IMO Celebrates World Maritime Day 2014 with Call for Effective Implementation
BY MIKE SCHULER ON SEPTEMBER 25, 2014
Today, September 25th, marks the 37th annual World Maritime Day, a day established by the United Nations (UN) via the International Maritime Organization (IMO) and used to celebrate and focus attention on the importance of shipping safety, maritime security and the marine environment, particularly relating to aspects of the IMO’s work.
The theme of this year’s celebration is “IMO conventions: effective implementation”, expressing the hope that this year would see genuine progress towards effective and global implementation of all IMO conventions.
IMO has built up an enviable track record for developing and adopting new international conventions. Over the years, some 53 conventions in all have been adopted, which are aimed at either the prevention of accidents or environmental damage, mitigating the negative effects of accidents when they do occur, or at ensuring that adequate compensation is available for the victims of such accidents.
Nevertheless, adoption alone is only the first step of the treaty-making process. For conventions to truly be effective, adoption must be followed by entry into force and, subsequently, widespread implementation of measures put in place.

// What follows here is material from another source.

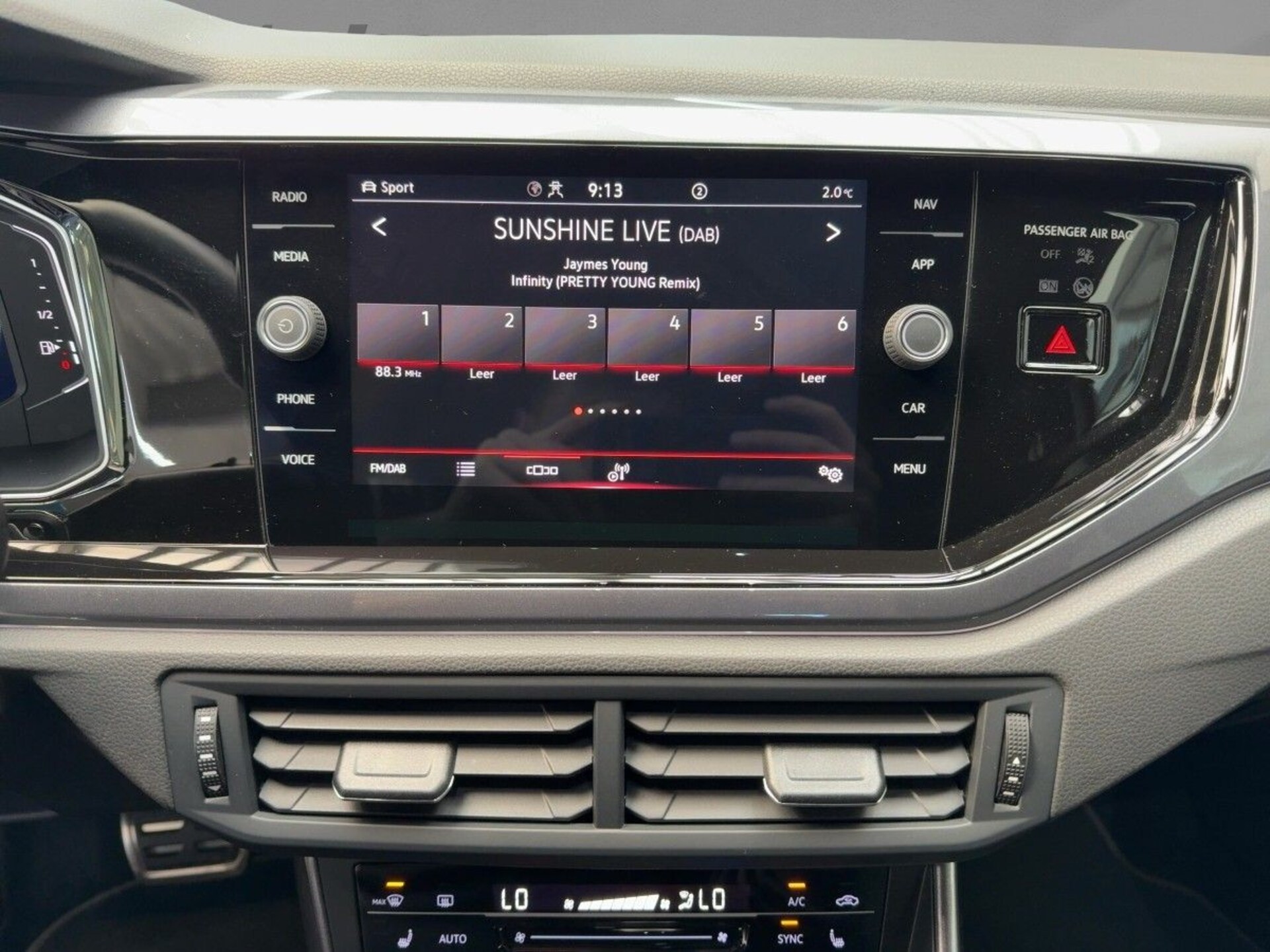 Volkswagen Polo GTI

“Even those conventions that command almost universal coverage of the global fleet, such as SOLAS and MARPOL, only have teeth if they are backed up by an effective implementation infrastructure at the national level,” said IMO Secretary-General Koji Sekimizu in his World Maritime Day address.

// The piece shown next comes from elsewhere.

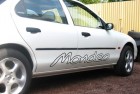 Mondeo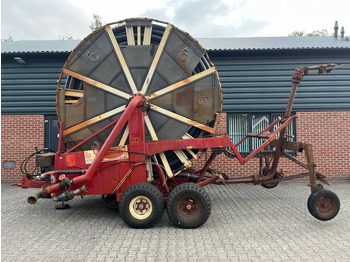 Irrigation system Turbo Cipa Haspel 125 EXP: picture 2 Irrigation system Turbo Cipa Haspel 125 EXP: picture 2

Secretary-General Sekimizu notes that this year’s theme has provided an opportunity to shine a spotlight on those IMO treaty instruments which have not yet entered into force, as well as those for which ratification by more States would lead to more effective implementation.
Specifically, Sekimizu called attention treaties that are still to enter into force, including the International Convention for the Control and Management of Ships’ Ballast Water and Sediments, 2004; the Hong Kong International Convention for the Safe and Environmentally Sound Recycling of Ships, 2009; the Nairobi International Convention on the Removal of Wrecks, 2007; the 2010 Protocol to the International Convention on Liability and Compensation for Damage in Connection with the Carriage of Hazardous and Noxious Substances by Sea (HNS); and the Cape Town Agreement of 2012 on the Implementation of the Provisions of the 1993 Protocol relating to the Torremolinos International Convention for the Safety of Fishing Vessels.
While the implementation of IMO Measures is ultimately the responsibility of the Member States and the industry, Sekimizu notes, the Organization and the Secretariat also play a key role, specifically through IMO’s extensive technical cooperation programme in which IMO identifies particular needs among Member States that may lack resources, expertise or both, and match them to offers of help and assistance from others.
“During the course of this year, our theme has enabled us to make genuine progress towards ratification, entry into force and implementation of all IMO conventions – but especially those which have yet to be widely accepted,” Sekimizu said.
“And this is what IMO is really all about. Debates, discussions and resolutions in committees and sub committees are all very well: but it is how we apply what emerges from that process to the ships, ports and seafarers who operate daily at the “sharp end” of shipping that really matters.”